• _Given records_:
________
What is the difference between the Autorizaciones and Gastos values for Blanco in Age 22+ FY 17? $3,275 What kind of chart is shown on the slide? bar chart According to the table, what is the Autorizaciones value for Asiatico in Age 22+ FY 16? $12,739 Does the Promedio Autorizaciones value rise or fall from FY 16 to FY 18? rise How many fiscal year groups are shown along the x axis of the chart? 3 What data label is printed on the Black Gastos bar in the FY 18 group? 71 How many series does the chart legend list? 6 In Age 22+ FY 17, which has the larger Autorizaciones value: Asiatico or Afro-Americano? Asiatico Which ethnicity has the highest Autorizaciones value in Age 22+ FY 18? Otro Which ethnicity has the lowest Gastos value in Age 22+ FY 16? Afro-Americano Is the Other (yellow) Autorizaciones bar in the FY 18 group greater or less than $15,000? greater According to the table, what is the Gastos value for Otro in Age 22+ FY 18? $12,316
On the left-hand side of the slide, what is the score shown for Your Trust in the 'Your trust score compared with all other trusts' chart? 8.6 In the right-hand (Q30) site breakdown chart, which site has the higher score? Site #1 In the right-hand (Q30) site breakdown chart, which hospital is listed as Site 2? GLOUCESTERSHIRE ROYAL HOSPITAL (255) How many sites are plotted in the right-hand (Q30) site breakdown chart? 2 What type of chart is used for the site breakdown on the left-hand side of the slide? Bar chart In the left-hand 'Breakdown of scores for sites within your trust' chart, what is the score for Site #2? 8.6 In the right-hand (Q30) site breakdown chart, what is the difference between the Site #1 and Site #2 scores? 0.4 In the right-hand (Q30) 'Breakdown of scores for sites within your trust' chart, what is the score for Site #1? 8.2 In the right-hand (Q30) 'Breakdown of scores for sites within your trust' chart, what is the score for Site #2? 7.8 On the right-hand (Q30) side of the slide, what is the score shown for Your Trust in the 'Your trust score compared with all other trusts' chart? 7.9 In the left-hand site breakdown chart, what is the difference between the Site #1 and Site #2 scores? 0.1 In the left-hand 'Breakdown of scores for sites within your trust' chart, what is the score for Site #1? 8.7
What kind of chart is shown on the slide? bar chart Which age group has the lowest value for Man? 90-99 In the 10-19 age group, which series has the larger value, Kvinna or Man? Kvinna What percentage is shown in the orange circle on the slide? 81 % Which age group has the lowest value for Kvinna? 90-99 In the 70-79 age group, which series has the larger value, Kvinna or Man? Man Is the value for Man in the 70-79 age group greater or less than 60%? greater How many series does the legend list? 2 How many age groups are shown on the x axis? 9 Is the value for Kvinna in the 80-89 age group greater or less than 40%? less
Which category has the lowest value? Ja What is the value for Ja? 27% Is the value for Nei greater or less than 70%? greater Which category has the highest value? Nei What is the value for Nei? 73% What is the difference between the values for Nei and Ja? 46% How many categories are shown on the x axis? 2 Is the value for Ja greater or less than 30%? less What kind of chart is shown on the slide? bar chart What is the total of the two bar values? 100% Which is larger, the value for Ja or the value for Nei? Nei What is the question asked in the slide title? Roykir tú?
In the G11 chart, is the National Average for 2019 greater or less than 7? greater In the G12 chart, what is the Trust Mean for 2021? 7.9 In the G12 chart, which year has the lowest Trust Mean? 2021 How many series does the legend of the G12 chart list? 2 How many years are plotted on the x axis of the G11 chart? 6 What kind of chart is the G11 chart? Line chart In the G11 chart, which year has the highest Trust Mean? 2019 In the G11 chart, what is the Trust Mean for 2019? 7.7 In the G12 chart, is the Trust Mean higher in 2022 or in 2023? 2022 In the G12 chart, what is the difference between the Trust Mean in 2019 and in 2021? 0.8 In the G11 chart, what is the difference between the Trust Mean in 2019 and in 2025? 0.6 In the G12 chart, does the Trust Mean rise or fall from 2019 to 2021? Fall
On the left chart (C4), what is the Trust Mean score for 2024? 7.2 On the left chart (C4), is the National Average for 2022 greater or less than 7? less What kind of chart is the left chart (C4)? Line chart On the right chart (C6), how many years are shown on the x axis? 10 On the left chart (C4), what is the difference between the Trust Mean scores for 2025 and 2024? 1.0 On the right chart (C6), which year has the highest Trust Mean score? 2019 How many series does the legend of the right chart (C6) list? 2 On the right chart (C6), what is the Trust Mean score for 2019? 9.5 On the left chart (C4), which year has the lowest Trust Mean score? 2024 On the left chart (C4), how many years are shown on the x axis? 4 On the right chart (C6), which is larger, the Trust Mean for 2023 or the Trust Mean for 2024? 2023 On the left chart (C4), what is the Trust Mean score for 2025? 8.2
________
• _Brief_:
Reproduce every line of the data above word for word, changing nothing.

• _Answer to this task_:
What is the difference between the Autorizaciones and Gastos values for Blanco in Age 22+ FY 17? $3,275 What kind of chart is shown on the slide? bar chart According to the table, what is the Autorizaciones value for Asiatico in Age 22+ FY 16? $12,739 Does the Promedio Autorizaciones value rise or fall from FY 16 to FY 18? rise How many fiscal year groups are shown along the x axis of the chart? 3 What data label is printed on the Black Gastos bar in the FY 18 group? 71 How many series does the chart legend list? 6 In Age 22+ FY 17, which has the larger Autorizaciones value: Asiatico or Afro-Americano? Asiatico Which ethnicity has the highest Autorizaciones value in Age 22+ FY 18? Otro Which ethnicity has the lowest Gastos value in Age 22+ FY 16? Afro-Americano Is the Other (yellow) Autorizaciones bar in the FY 18 group greater or less than $15,000? greater According to the table, what is the Gastos value for Otro in Age 22+ FY 18? $12,316
On the left-hand side of the slide, what is the score shown for Your Trust in the 'Your trust score compared with all other trusts' chart? 8.6 In the right-hand (Q30) site breakdown chart, which site has the higher score? Site #1 In the right-hand (Q30) site breakdown chart, which hospital is listed as Site 2? GLOUCESTERSHIRE ROYAL HOSPITAL (255) How many sites are plotted in the right-hand (Q30) site breakdown chart? 2 What type of chart is used for the site breakdown on the left-hand side of the slide? Bar chart In the left-hand 'Breakdown of scores for sites within your trust' chart, what is the score for Site #2? 8.6 In the right-hand (Q30) site breakdown chart, what is the difference between the Site #1 and Site #2 scores? 0.4 In the right-hand (Q30) 'Breakdown of scores for sites within your trust' chart, what is the score for Site #1? 8.2 In the right-hand (Q30) 'Breakdown of scores for sites within your trust' chart, what is the score for Site #2? 7.8 On the right-hand (Q30) side of the slide, what is the score shown for Your Trust in the 'Your trust score compared with all other trusts' chart? 7.9 In the left-hand site breakdown chart, what is the difference between the Site #1 and Site #2 scores? 0.1 In the left-hand 'Breakdown of scores for sites within your trust' chart, what is the score for Site #1? 8.7
What kind of chart is shown on the slide? bar chart Which age group has the lowest value for Man? 90-99 In the 10-19 age group, which series has the larger value, Kvinna or Man? Kvinna What percentage is shown in the orange circle on the slide? 81 % Which age group has the lowest value for Kvinna? 90-99 In the 70-79 age group, which series has the larger value, Kvinna or Man? Man Is the value for Man in the 70-79 age group greater or less than 60%? greater How many series does the legend list? 2 How many age groups are shown on the x axis? 9 Is the value for Kvinna in the 80-89 age group greater or less than 40%? less
Which category has the lowest value? Ja What is the value for Ja? 27% Is the value for Nei greater or less than 70%? greater Which category has the highest value? Nei What is the value for Nei? 73% What is the difference between the values for Nei and Ja? 46% How many categories are shown on the x axis? 2 Is the value for Ja greater or less than 30%? less What kind of chart is shown on the slide? bar chart What is the total of the two bar values? 100% Which is larger, the value for Ja or the value for Nei? Nei What is the question asked in the slide title? Roykir tú?
In the G11 chart, is the National Average for 2019 greater or less than 7? greater In the G12 chart, what is the Trust Mean for 2021? 7.9 In the G12 chart, which year has the lowest Trust Mean? 2021 How many series does the legend of the G12 chart list? 2 How many years are plotted on the x axis of the G11 chart? 6 What kind of chart is the G11 chart? Line chart In the G11 chart, which year has the highest Trust Mean? 2019 In the G11 chart, what is the Trust Mean for 2019? 7.7 In the G12 chart, is the Trust Mean higher in 2022 or in 2023? 2022 In the G12 chart, what is the difference between the Trust Mean in 2019 and in 2021? 0.8 In the G11 chart, what is the difference between the Trust Mean in 2019 and in 2025? 0.6 In the G12 chart, does the Trust Mean rise or fall from 2019 to 2021? Fall
On the left chart (C4), what is the Trust Mean score for 2024? 7.2 On the left chart (C4), is the National Average for 2022 greater or less than 7? less What kind of chart is the left chart (C4)? Line chart On the right chart (C6), how many years are shown on the x axis? 10 On the left chart (C4), what is the difference between the Trust Mean scores for 2025 and 2024? 1.0 On the right chart (C6), which year has the highest Trust Mean score? 2019 How many series does the legend of the right chart (C6) list? 2 On the right chart (C6), what is the Trust Mean score for 2019? 9.5 On the left chart (C4), which year has the lowest Trust Mean score? 2024 On the left chart (C4), how many years are shown on the x axis? 4 On the right chart (C6), which is larger, the Trust Mean for 2023 or the Trust Mean for 2024? 2023 On the left chart (C4), what is the Trust Mean score for 2025? 8.2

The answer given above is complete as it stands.